Selected passage
....
Memorandum decisions of this court do not create legal precedent. A party wishing to cite a memorandum decision in a brief or at oral argument should review Appellate Rule 214(d).

MEMORANDUM OPINION AND JUDGMENT*

1. Iris and Ryan are the parents of Drake.1 Iris is the mother of Jules.2 Jules and Drake are Indian children within the meaning of the Indian Child Welfare Act (ICWA).3

2. The Office of Children's Services (OCS) removed Jules from Iris after he was exposed to domestic violence, and placed him with his maternal aunt, LeAnn, and her husband. An OCS social worker met with Iris and developed a case plan, identified reunification services and service providers, and arranged visitation. The social worker created a schedule of parenting classes for Iris, who went to only four of 12 classes.

3. Iris was then arrested for violating probation by moving without notifying her probation officer.4 Upon release, she moved into the Juneau Aiding Women in Abuse and Rape Emergencies (AWARE) shelter. In response to Iris's comments that prior counseling was not adequately addressing her anger management issues, an OCS social worker had Iris do an intake interview at SouthEast Alaska Regional Health Consortium (SEARHC), where Iris was wait-listed for counseling. In response to Iris's indication that she would undergo a psychological assessment, the social worker arranged an assessment and funding for that assessment. Iris was given a bus pass for transportation, but did not attend her psychological assessment appointments. Iris later admitted that she had never intended to go.

4. On October 31, 2009, Juneau police responded to a domestic violence report between Iris and Ryan, who were then married. Ryan had extinguished his cigarette on Iris's head and hit her after he and Iris got into a verbal altercation. On January 14, 2010, Iris and Ryan began arguing and Ryan grabbed Iris, who was eight months pregnant with Drake, and pushed her; Iris fell and began having contractions.

5. After Drake was born an OCS social worker arranged for Iris and Drake to go to the Juneau AWARE shelter. Iris then moved into an apartment, so the social worker established a safety plan that included hours during which Ryan could not be in the home, and that prohibited Ryan from being alone with Drake because Ryan had been convicted of physically abusing another infant son.

6. An OCS social worker assumed custody of Drake based on concerns for Drake's welfare because of a safety plan violation — Ryan was found in Iris's apartment during prohibited hours. Drake was placed in LeAnn's home, the same home as Jules.

7. OCS referred Iris to Catholic Community Services' parenting classes, a mental health assessment program located at and funded by SEARHC, and AWARE for classes about violence in relationships. OCS also referred Iris for individual counseling. OCS set up twice weekly visits with Jules and Drake; OCS also arranged visits at LeAnn's home but this did not last long because Iris began making allegations of alcohol abuse by LeAnn in addition to calling the police to do child welfare checks on LeAnn.5

8. Juneau police went to Iris and Ryan's apartment after they were told that Iris had threatened to have her brother shoot everyone. Iris was four months pregnant with her third son and intoxicated. Because Iris had violated her parole, she was ordered to serve the remainder of her criminal sentence, with an expected release date of October 18, 2011.

9. While incarcerated, Iris wrote a threatening letter to a woman with whom Ryan was having an affair, stating: "So I said that I was going to have my brother come and [shoot] you in the head. . . . I didn't need my brother's help the night I [stabbed Dezeree W.]."
....
Data section
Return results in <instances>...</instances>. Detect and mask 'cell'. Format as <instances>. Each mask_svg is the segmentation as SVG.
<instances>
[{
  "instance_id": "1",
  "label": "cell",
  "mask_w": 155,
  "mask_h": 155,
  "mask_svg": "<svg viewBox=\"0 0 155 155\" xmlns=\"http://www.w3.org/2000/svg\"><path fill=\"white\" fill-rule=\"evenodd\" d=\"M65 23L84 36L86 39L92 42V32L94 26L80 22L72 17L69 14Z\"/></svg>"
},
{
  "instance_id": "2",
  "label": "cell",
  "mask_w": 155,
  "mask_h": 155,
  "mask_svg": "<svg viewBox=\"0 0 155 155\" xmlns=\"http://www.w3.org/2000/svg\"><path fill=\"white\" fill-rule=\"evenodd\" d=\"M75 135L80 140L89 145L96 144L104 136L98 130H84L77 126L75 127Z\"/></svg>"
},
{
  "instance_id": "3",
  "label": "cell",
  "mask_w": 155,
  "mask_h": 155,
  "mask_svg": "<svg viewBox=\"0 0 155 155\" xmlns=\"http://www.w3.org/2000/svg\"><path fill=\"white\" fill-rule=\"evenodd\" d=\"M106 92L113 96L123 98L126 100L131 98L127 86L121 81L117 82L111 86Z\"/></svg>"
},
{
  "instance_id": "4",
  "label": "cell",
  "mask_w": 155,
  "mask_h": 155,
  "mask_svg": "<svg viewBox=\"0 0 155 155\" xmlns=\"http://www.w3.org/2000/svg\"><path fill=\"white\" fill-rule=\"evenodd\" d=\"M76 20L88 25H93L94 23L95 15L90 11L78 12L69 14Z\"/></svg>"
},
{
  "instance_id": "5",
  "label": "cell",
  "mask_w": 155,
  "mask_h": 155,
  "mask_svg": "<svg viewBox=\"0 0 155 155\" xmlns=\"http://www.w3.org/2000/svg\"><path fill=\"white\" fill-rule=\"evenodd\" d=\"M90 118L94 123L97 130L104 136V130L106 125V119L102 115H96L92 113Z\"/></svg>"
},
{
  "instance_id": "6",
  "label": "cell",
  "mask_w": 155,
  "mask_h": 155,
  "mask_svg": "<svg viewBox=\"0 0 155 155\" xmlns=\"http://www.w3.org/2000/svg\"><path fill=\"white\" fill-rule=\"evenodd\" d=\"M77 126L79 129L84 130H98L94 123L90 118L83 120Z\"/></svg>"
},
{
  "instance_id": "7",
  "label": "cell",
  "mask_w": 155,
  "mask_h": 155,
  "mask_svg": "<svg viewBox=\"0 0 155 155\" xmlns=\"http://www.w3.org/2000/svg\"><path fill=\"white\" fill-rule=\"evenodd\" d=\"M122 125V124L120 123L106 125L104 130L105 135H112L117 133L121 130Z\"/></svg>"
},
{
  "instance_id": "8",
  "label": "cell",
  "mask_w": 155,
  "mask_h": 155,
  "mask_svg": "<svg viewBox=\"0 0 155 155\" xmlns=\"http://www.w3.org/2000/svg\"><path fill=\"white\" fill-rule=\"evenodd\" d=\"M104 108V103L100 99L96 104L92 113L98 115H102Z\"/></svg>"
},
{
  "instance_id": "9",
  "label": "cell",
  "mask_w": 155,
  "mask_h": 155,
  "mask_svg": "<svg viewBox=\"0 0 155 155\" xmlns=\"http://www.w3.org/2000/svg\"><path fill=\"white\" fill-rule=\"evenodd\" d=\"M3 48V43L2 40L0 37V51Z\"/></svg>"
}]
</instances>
....
Requirement 1
In the memorandum opinion, what was Iris's expected release date after she was ordered to serve the rest of her criminal sentence?
Requirement 2
Carry on the memorandum opinion on the removal of Jules and Drake, starting after its last paragraph.

Answer section 1
October 18, 2011

Answer section 2
10. Iris entered Hiland Mountain Correctional Center's Residential Substance Abuse Treatment (RSAT) program. To create a plan for the baby that Iris was carrying, Iris's counselor worked with Iris's lawyer, her sons' guardian ad litem, and OCS, with whom the counselor also coordinated Iris's case plan requirements. After giving birth to her third son, Jack,6 Iris returned to the RSAT program. However, she asked to be discharged from the program against treatment advice after being disrespectful to RSAT staff. Iris then asked to re-enter RSAT and signed a behavioral contract that put her on notice that her aggressive behavior would not be tolerated. Iris was late to classes, lashed out at other program participants, threw a dustpan at another inmate, and used inappropriate language. When RSAT staff discussed the dustpan incident with her, Iris became so upset that an officer handcuffed her and took her to segregation. Iris was formally discharged from RSAT because of her conduct.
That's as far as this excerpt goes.